The gray band is an approximate two-sided 95% confidence interval for each count.  Underneath it all is a red curve: this is the true value.
To obtain the true values, consider the state of affairs while you are collecting figures, of which there are $n=12$ possible types and you wish to collect at least $k=3$ of $m=10$ different types.  The only information you need to keep track of is how many figures you haven't seen, how many you have seen just once, how many you have seen twice, and how many you have seen three or more times.  We can represent this conveniently as a monomial $x_0^{i_0} x_1^{i_1} x_2^{i_2} x_3^{i_3}$ where the $i_j$ are the associated counts, indexes from $k=0$ through $k=t$.  In general, we would use monomials of the form $\prod_{j=0}^k x_j^{i_j}$.
Upon collecting a new random object, it will be one of the $i_0$ unseen objects with probability $i_0/n$, one of the objects seen just once with probability $i_1/n$, and so forth.  The result can be expressed as a linear combination of monomials,
$$x_0^{i_0} x_1^{i_1} x_2^{i_2} x_3^{i_3}\to \frac{1}{n}\left(i_0 x_0^{i_0-1}x_1^{i_1+1}x_2^{i_2}x_3^{i_3} + \cdots + i_3 x_0^{i_0}x_1^{i_1}x_2^{i_2-1}x_3^{i_3}\right).$$
This is the result of applying the linear differential operator $(x_1 D_{x_0} + x_2 D_{x_1} + x_3 D_{x_2} + x_3 D_{x_3})/n$ to the monomial.  Evidently, repeated applications to the initial state $x_0^{12}=x_0^n$ will give a polynomial $p$, having at most $\binom{n+k}{k}$ terms, where the coefficient of $\prod_{j=0}^k x_j^{i_j}$ is the chance of being in the state indicated by its exponents.  We merely need to focus on terms in $p$ with $i_3 \ge t$: the sum of their coefficients will be the chance of having finished the coupon collecting.  The whole calculation therefore requires up to $(m+1)\binom{n+k}{k}$ easy calculations at each step, repeated as many times as necessary to be almost certain of succeeding with the collection.
Expressing the process in this fashion makes it possible to exploit efficiencies of computer algebra systems.  Here, for instance, is a general Mathematica solution to compute the chances up to $6nk=216$ draws.  That omits some possibilities, but their total chances are less than $10^{-17}$, giving us a nearly complete picture of the distribution.
n = 12;
threshold = 10;
k = 3;

(* Draw one object randomly from an urn with `n` of them *)
draw[p_] := 
  Expand[Sum[Subscript[x, i] D[#, Subscript[x, i - 1]], {i, 1, k}] + 
      Subscript[x, k] D[#, Subscript[x, k]] & @ p];

(* Find the chance that we have collected at least `k` each of `threshold` objects *)
f[p_] := Sum[
  Coefficient[p, Subscript[x, k]^t] /. 
   Table[Subscript[x, i] -> 1, {i, 0, k - 1}], {t, threshold, n}]
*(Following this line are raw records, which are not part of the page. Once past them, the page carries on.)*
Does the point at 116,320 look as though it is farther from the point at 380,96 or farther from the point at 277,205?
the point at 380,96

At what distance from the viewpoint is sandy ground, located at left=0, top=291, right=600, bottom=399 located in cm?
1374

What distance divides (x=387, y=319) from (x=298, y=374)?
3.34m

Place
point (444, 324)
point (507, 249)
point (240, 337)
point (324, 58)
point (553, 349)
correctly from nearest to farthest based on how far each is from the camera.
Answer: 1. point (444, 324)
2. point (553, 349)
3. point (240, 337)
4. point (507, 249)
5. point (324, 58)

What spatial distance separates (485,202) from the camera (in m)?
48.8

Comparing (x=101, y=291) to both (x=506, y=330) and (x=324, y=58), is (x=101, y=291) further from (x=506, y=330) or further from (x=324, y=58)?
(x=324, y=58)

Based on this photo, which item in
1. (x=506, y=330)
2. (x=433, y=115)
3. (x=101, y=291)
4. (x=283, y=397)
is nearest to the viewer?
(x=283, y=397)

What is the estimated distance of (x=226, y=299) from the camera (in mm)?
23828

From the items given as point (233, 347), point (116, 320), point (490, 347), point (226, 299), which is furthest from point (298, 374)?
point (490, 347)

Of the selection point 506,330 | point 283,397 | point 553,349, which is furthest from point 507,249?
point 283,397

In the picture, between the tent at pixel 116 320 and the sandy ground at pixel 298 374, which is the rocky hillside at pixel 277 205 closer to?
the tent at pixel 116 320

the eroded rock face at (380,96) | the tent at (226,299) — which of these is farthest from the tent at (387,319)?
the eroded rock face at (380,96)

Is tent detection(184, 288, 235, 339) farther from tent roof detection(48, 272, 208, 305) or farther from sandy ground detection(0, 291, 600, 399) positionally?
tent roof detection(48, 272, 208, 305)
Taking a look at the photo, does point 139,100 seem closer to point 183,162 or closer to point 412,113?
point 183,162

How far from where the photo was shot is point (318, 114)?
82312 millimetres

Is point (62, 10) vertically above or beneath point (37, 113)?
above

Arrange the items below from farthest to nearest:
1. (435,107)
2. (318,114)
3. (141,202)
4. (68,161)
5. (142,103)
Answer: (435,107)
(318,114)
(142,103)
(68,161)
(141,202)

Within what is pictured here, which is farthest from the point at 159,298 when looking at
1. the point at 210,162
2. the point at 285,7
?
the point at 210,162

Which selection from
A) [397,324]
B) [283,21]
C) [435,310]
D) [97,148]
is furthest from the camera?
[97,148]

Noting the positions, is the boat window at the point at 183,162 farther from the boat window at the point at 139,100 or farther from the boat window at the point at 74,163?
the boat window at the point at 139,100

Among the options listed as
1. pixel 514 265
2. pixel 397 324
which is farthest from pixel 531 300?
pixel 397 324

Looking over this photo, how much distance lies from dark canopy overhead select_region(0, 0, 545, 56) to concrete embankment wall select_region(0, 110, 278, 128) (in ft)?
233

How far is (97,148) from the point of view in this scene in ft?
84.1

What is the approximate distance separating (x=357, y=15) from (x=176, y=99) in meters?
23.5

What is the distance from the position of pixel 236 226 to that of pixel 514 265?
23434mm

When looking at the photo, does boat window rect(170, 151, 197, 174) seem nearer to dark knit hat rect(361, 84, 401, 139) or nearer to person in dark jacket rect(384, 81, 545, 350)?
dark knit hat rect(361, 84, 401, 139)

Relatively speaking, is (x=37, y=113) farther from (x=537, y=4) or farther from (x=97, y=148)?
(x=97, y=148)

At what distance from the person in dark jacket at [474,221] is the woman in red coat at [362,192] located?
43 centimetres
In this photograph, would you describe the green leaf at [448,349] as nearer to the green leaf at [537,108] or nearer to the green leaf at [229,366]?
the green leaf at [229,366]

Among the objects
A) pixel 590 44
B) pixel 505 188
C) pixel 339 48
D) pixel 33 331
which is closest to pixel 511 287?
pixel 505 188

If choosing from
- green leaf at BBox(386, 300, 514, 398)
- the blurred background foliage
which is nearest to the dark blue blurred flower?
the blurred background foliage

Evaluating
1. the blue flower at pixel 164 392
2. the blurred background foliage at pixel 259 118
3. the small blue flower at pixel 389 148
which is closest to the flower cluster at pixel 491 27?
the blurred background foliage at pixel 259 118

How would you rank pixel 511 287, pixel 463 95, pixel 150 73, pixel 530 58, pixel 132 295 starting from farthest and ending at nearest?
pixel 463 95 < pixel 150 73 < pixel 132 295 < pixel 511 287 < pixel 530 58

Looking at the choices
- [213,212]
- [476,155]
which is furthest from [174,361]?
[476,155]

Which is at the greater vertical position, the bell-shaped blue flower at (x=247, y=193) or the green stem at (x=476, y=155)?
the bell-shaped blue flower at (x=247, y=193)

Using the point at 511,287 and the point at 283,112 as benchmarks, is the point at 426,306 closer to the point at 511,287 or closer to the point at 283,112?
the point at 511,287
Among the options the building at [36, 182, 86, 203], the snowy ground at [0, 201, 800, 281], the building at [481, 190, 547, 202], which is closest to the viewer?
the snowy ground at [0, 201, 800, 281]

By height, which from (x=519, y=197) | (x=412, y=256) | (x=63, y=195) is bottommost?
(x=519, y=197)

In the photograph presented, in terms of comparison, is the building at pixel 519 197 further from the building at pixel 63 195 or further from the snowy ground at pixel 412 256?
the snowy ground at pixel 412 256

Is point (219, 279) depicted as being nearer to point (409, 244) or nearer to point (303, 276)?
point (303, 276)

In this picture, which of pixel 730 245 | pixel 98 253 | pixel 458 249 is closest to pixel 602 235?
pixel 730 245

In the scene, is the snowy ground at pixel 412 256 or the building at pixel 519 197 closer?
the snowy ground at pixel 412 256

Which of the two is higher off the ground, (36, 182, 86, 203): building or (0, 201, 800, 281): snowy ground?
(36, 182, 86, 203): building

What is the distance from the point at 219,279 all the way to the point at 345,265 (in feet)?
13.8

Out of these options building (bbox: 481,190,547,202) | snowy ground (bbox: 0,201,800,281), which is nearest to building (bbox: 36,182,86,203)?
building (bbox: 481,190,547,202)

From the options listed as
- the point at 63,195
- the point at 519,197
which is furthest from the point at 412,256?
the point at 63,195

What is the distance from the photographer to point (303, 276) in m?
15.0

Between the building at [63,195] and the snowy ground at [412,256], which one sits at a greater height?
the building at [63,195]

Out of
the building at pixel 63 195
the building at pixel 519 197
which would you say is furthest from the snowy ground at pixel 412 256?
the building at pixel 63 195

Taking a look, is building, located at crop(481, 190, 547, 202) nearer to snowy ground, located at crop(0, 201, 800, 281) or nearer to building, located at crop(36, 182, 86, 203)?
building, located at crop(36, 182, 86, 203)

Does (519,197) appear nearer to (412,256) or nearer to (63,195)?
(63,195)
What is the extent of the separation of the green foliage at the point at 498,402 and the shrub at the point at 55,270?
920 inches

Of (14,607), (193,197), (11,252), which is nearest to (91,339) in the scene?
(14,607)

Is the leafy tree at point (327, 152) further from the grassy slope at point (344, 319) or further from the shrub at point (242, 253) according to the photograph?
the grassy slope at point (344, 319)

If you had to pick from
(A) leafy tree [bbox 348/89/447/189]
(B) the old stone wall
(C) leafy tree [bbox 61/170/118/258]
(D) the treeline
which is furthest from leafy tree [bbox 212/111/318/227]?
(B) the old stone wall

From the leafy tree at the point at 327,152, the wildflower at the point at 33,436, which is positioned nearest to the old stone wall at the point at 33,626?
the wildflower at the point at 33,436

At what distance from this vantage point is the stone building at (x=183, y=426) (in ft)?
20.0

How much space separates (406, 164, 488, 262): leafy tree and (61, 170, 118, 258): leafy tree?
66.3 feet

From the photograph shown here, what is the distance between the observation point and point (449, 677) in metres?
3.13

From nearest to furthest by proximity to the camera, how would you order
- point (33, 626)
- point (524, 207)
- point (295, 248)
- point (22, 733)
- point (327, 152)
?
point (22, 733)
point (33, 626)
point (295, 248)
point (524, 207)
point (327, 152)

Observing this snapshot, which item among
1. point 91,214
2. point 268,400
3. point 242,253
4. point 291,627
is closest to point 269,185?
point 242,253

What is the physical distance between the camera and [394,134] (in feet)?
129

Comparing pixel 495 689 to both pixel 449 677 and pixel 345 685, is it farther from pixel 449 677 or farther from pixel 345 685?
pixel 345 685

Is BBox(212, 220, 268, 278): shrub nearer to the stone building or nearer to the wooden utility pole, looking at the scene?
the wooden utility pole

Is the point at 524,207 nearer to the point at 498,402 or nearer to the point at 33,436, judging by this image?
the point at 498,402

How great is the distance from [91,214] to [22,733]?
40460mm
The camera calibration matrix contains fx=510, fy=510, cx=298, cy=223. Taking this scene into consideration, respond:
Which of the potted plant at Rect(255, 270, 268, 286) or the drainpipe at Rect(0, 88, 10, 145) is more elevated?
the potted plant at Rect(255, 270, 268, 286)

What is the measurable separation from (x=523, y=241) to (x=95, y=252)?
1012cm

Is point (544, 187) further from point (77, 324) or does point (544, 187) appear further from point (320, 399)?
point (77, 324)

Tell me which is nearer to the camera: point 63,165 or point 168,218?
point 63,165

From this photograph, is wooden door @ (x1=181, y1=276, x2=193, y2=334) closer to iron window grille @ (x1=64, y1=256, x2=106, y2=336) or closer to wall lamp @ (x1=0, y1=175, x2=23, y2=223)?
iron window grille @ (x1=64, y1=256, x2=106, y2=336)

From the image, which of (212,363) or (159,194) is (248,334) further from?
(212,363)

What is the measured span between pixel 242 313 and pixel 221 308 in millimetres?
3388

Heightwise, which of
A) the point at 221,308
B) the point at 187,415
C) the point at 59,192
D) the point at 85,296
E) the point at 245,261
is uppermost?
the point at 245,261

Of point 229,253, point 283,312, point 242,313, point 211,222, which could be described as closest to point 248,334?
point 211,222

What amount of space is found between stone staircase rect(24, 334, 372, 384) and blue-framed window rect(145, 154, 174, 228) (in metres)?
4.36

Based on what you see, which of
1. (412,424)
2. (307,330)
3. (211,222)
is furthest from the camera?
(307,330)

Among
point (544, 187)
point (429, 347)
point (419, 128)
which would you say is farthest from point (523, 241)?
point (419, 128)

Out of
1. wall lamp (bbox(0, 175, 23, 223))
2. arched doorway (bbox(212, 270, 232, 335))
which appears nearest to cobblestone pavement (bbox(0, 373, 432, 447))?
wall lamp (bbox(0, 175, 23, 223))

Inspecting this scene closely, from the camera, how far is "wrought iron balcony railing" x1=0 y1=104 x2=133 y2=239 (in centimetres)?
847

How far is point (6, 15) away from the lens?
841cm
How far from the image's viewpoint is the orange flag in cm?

(* Compute the chances for a long series of draws *)
q = f /@ NestList[draw[#]/n &, Subscript[x, 0]^n, 6 n k];

The result, which takes about two seconds to compute (faster than the simulation!) is an array of probabilities indexed by the number of draws.  Here is a plot of its differences, which are the probabilities of ending your purchases as a function of the count:

These are precisely the numbers used to draw the red background curve in the first figure.  (A chi-squared test indicates the simulation is not significantly different from this computation.)
We may estimate the expected number of draws by summing $1-q$; the result should be good to 14-15 decimal places.  I obtain $50.7619549386733$ (which is correct in every digit, as determined by a longer calculation).
A: In the original problem you would use the geometric distribution to compute the waiting time until everything has been seen at least once.
Here the difficulty is that the times overlap. Still, seeing something for the third time has negative binomial distribution. If we call these (dependent) times $T_i^{(3)}$, then the time until we see all items at least three times is $\max_{1\leq i\leq n}T_i^{(3)}.$
Then you can use the maximum-minimum equation
$$E(\max_iT_i^{(3)})=\sum_{i=1}^nE(T_i^{(3)})-\sum_{i<j}E(\min(T_i^{(3)},T_j^{(3)}))+\sum_{i<j<k}E(\min(T_i^{(3)},T_j^{(3)},T_k^{(3)}))-\ldots (-1)^nE(\min_i T_i^{(3)})$$
Thereby noting that $E(\min_i T_i^{(3)})=3$.
What i haven't figured out (or even tried) is whether the computation of minima for the negative binomial distribution is as easy as for the geometric.